-- Your objective --
Change every "camera" in the records below to "lens", and give all the lines back with nothing else altered.
--- Begin Available records ---
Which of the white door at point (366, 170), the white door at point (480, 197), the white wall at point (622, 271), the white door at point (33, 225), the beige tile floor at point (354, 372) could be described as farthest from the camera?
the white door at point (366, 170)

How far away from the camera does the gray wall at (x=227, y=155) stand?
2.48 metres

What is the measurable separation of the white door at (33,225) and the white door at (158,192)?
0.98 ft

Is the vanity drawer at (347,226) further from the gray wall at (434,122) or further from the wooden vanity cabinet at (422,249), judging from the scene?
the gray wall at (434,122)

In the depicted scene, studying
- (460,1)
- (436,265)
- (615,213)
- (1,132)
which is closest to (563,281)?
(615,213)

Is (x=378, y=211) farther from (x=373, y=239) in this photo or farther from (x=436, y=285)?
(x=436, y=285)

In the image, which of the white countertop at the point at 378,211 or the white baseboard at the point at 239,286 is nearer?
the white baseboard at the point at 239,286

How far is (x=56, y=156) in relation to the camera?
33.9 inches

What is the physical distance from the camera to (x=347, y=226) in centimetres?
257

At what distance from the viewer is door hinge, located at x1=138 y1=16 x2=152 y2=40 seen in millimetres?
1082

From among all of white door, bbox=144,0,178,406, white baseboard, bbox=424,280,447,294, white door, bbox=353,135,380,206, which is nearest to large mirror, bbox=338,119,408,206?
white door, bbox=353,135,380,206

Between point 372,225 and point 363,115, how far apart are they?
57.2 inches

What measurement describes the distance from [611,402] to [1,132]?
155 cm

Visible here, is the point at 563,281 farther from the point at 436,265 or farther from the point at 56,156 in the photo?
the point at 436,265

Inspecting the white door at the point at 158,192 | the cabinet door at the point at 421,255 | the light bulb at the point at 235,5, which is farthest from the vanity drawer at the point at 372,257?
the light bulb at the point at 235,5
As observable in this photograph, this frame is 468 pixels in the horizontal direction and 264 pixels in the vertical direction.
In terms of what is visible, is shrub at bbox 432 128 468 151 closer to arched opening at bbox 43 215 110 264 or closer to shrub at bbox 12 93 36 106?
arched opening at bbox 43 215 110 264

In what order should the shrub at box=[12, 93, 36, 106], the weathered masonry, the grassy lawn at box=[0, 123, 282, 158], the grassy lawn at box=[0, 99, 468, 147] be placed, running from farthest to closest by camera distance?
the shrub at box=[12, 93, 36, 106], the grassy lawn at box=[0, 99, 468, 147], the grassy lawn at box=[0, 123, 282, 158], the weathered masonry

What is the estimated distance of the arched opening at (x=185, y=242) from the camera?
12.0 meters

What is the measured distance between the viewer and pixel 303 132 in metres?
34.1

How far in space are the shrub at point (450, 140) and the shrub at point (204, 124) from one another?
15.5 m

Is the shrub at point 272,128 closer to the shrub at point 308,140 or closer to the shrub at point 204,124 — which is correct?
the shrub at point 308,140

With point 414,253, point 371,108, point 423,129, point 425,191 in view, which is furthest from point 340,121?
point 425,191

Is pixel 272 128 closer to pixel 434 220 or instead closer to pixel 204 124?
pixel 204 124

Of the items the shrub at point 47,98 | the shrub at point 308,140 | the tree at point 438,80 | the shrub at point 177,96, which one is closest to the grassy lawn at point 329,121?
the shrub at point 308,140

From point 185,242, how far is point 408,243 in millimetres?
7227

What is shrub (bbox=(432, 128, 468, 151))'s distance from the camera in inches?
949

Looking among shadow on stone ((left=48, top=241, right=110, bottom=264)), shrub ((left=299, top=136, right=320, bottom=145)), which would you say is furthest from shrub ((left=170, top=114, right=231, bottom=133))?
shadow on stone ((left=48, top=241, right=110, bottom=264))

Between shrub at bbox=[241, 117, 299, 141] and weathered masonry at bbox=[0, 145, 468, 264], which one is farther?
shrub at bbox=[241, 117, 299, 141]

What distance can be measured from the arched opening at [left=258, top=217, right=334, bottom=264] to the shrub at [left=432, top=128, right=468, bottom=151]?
--- End Available records ---
-- Reply to the exercise --
Which of the white door at point (366, 170), the white door at point (480, 197), the white wall at point (622, 271), the white door at point (33, 225), the beige tile floor at point (354, 372) could be described as farthest from the lens?
the white door at point (366, 170)

How far away from the lens does the gray wall at (x=227, y=155) stand?
2.48 metres

What is the measurable separation of the white door at (33,225) and the white door at (158,192)?
0.98 ft

Is the vanity drawer at (347,226) further from the gray wall at (434,122) or further from the wooden vanity cabinet at (422,249), judging from the scene?
the gray wall at (434,122)

In the depicted scene, studying
- (460,1)
- (436,265)
- (615,213)
- (1,132)
which is closest to (563,281)?
(615,213)

Is (x=378, y=211) farther from (x=373, y=239) in this photo or farther from (x=436, y=285)?
(x=436, y=285)

In the image, which of the white countertop at the point at 378,211 or the white baseboard at the point at 239,286 is nearer?
the white baseboard at the point at 239,286

How far is (x=56, y=156) in relation to the lens?
33.9 inches

What is the physical distance from the lens to (x=347, y=226) in centimetres?
257

At what distance from the viewer is door hinge, located at x1=138 y1=16 x2=152 y2=40 seen in millimetres?
1082

From among all of white door, bbox=144,0,178,406, white baseboard, bbox=424,280,447,294, white door, bbox=353,135,380,206, which is nearest to large mirror, bbox=338,119,408,206?
white door, bbox=353,135,380,206

Between point 372,225 and point 363,115, how far apart are they?
57.2 inches

What measurement describes the distance from [611,402] to [1,132]?
155 cm

Visible here, is the point at 563,281 farther from the point at 436,265 or farther from the point at 56,156 in the photo?
the point at 436,265

Inspecting the white door at the point at 158,192 | the cabinet door at the point at 421,255 | the light bulb at the point at 235,5, which is farthest from the vanity drawer at the point at 372,257?
the light bulb at the point at 235,5
As observable in this photograph, this frame is 468 pixels in the horizontal direction and 264 pixels in the vertical direction.
In terms of what is visible, is shrub at bbox 432 128 468 151 closer to arched opening at bbox 43 215 110 264 or closer to shrub at bbox 12 93 36 106?
arched opening at bbox 43 215 110 264

In what order should the shrub at box=[12, 93, 36, 106], the weathered masonry, the grassy lawn at box=[0, 123, 282, 158], the grassy lawn at box=[0, 99, 468, 147] be placed, running from farthest to closest by lens distance?
the shrub at box=[12, 93, 36, 106], the grassy lawn at box=[0, 99, 468, 147], the grassy lawn at box=[0, 123, 282, 158], the weathered masonry

What is the estimated distance of the arched opening at (x=185, y=242) from the lens?
12.0 meters

What is the measured distance between the viewer and pixel 303 132 in metres?
34.1

How far in space are the shrub at point (450, 140) and the shrub at point (204, 124) from one another?
15.5 m

Is the shrub at point 272,128 closer to the shrub at point 308,140 or closer to the shrub at point 204,124 — which is correct?
the shrub at point 308,140

With point 414,253, point 371,108, point 423,129, point 425,191 in view, which is furthest from point 340,121?
point 425,191

Is pixel 272 128 closer to pixel 434 220 or instead closer to pixel 204 124?
pixel 204 124

Of the items the shrub at point 47,98 | the shrub at point 308,140 | the tree at point 438,80 | the shrub at point 177,96, which one is closest to the grassy lawn at point 329,121?
the shrub at point 308,140

From point 185,242, how far is point 408,243 in millimetres?
7227

What is shrub (bbox=(432, 128, 468, 151))'s distance from the lens in inches?
949

Looking among shadow on stone ((left=48, top=241, right=110, bottom=264)), shrub ((left=299, top=136, right=320, bottom=145)), which would you say is furthest from shrub ((left=170, top=114, right=231, bottom=133))?
shadow on stone ((left=48, top=241, right=110, bottom=264))

Between shrub at bbox=[241, 117, 299, 141] and weathered masonry at bbox=[0, 145, 468, 264], which one is farther?
shrub at bbox=[241, 117, 299, 141]

What distance can be measured from the arched opening at [left=258, top=217, right=334, bottom=264] to the shrub at [left=432, top=128, right=468, bottom=151]?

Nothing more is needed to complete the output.